Pablo toma la palabra: “Tengo una anécdota que nos pasaba a Silvia y a mí; a Ana, menos. En casa el teléfono estaba sonando siempre, y mis padres nos decían que teníamos que contestar: ‘No, no, mis padres están de viaje’. Siempre nos repetían: ‘Decid que estamos de viaje y que no sabéis cuándo volveremos’, lo hicimos así años y años”.
“Recuerdo las reuniones, las fiestas del partido, el dogmatismo”, evoca Ana. “No había nadie, yo era la más pequeña, estaba sola. Tenía unos ocho años, Adela se iba a trabajar y Juan, en el estudio, y yo sola en casa; y mis hermanos ya mayores: Pablo, con dieciocho, y Silvia, con dieciséis, iban por su cuenta… Estaba sola. Recuerdo la utopía y el dogmatismo del comunismo. La pared de la cocina, llena de eslóganes escritos a mano; cuando se te ocurría un eslogan, lo apuntabas. O, por ejemplo, nos decían: ‘aprende la palabra solidaridad’. Todo era así. Para mí fueron los años de la explosión de una ilusión. Se podían decir cosas. Eso sí, no podía decir en el colegio que era comunista. Una euforia que, si lo piensas, es otro tipo de dogma. Porque había también cosas que no podías hacer o que tenías que hacer de una manera; es otra forma de marcar límites”.

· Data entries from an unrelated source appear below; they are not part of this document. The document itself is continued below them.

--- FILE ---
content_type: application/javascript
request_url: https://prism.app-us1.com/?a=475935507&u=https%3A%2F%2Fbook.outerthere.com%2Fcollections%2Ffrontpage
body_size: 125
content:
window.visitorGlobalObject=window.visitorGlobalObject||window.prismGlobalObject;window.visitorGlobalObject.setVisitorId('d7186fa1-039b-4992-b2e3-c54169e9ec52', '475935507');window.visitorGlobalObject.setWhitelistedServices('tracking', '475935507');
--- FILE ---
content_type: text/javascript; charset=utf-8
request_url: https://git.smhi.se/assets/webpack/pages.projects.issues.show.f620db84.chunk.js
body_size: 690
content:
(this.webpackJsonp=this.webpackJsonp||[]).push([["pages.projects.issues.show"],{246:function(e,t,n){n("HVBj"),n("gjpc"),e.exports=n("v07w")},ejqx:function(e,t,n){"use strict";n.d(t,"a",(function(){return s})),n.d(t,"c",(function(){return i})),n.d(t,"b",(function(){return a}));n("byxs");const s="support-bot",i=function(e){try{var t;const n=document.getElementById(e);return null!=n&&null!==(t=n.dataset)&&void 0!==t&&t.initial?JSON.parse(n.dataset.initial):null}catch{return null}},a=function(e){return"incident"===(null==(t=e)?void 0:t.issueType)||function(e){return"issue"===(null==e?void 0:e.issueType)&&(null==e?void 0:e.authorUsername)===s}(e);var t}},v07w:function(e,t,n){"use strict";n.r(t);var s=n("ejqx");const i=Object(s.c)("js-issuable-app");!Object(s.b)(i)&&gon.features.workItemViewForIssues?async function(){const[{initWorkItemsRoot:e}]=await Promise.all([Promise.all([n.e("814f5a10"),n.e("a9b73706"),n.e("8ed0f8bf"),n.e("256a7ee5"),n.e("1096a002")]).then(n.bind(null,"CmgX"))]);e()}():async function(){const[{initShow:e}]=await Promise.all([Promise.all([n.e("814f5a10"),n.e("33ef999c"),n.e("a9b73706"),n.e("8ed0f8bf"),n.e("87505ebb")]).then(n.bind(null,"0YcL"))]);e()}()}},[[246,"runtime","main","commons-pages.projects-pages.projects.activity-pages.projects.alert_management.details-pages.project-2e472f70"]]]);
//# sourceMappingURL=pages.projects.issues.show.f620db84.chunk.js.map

“Yo he perdido esa fe en la política”, afirma Adela. “Me he vuelto muy escéptica. Sigo sosteniendo los principios de los derechos humanos, sigo creyendo en la lucha de clases, pero soy escéptica”.
“En nuestra familia siempre late esa idea de la utopía”, explica Ana. “Aunque ya no seamos comunistas, no sabemos qué somos… Veo que se mantiene esa ilusión de que hay otra manera de hacer, otro sitio que levantar, y eso está siempre subyacente a todos nosotros. No sabes muy bien cómo llegar a esa manera, parece un poco lejana, y acabas no haciendo nada porque ¿qué haces en el día a día? No soy activista, pero tengo esa preocupación política, ese acoger la utopía; incluso aunque no quiera, lo noto. Pero, como Adela, yo también estoy un poco desilusionada, incluso con el arte. ¿Qué significa el arte para la sociedad? ¿Qué función cumple? Me preocupa que parezca que el arte pone aceite en el engranaje capitalista. Soy escéptica ante los partidos organizados, aunque no quisiera serlo; quisiera tener una dirección por la que luchar, pero no la encuentro ni en el arte ni en mis ideas políticas. Estoy en un momento difícil, como todos, creo. La democracia se ha convertido en algo que no se reconoce, y estamos todos como preguntándonos ¿qué hacemos?”.
Silvia coincide con su hermana: “Tiene razón Ana, es así. Tenemos en nuestra mente el chip ‘utopía’, quizá por eso somos tan críticos; siempre podemos imaginar un mundo más justo y mejor”.
“Juan, por un lado, tiene una gran seguridad en sí mismo, aplastante, pero, inconscientemente, tiene una sensación de que ese mundo…”. Pablo no concluye la frase, pero continúa: “Se ve con la responsabilidad de cumplir su utopía. Ha sido muy utópico.